In our day and age children no longer believe in rabbits on the moon. But all Japanese know the charming legend and still see in the shadows on the full moon a rabbit threshing his rice.

Once upon a time long ago, a monkey, a rabbit, and a fox lived together as friends. During the day they frolicked on the mountain; at night they went back to the forest. This went on for some years.

The Lord of Heaven heard about it and wanted to see if it were really true. He went to them disguised as an old wanderer. "I have travelled through mountains and valleys and I am tired out. Could you give me something to eat?", said he, laying down his staff in order to rest.

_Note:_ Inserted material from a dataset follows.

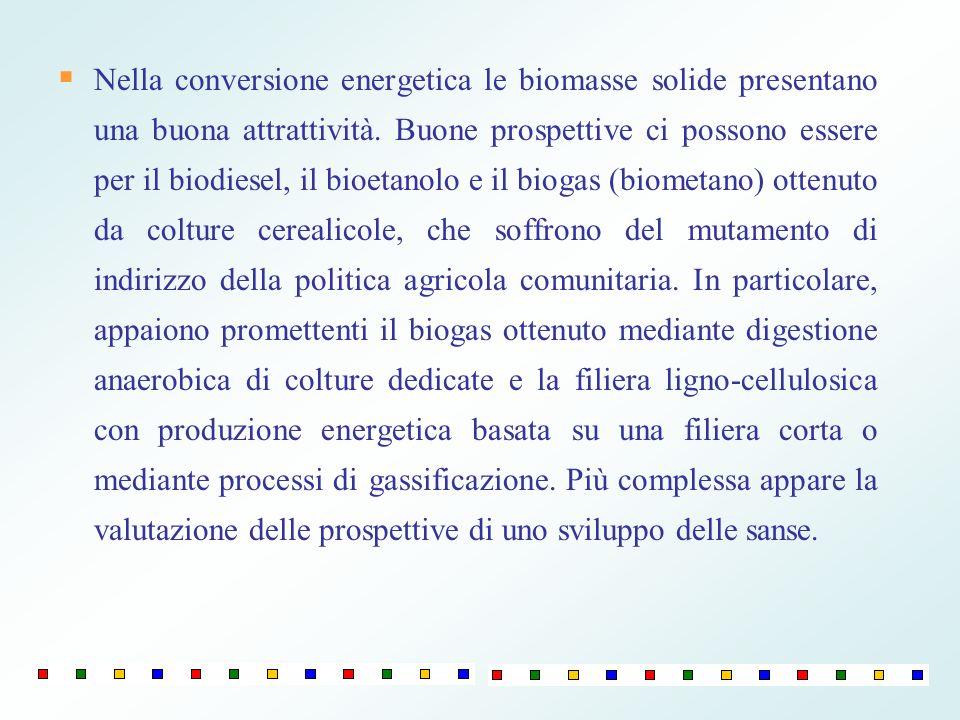 Nella conversione energetica le biomasse solide presentano una buona attrattività. Buone prospettive ci possono essere per il biodiesel, il bioetanolo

The monkey went off at once to gather nuts that he presented; the fox brought an offering from his fish trap in the river. The rabbit ran through the fields in every direction but came back with nothing.

The monkey and the fox made fun of him: "You are really good for nothing." The little rabbit was so discouraged that he asked the monkey to gather some thistles and the fox to set fire to them. They did so. Then the little rabbit said to the old man, "Please eat me", and threw himself into the flames.

The pilgrim was pierced to the heart by this sacrifice, and wept, saying, "Each one deserves praise; there are neither winners nor losers. But the little rabbit has given an exceptional proof of love."

So saying, he restored the rabbit to his original form and took the little body to heaven to be buried in the palace of the moon.1


(see also here)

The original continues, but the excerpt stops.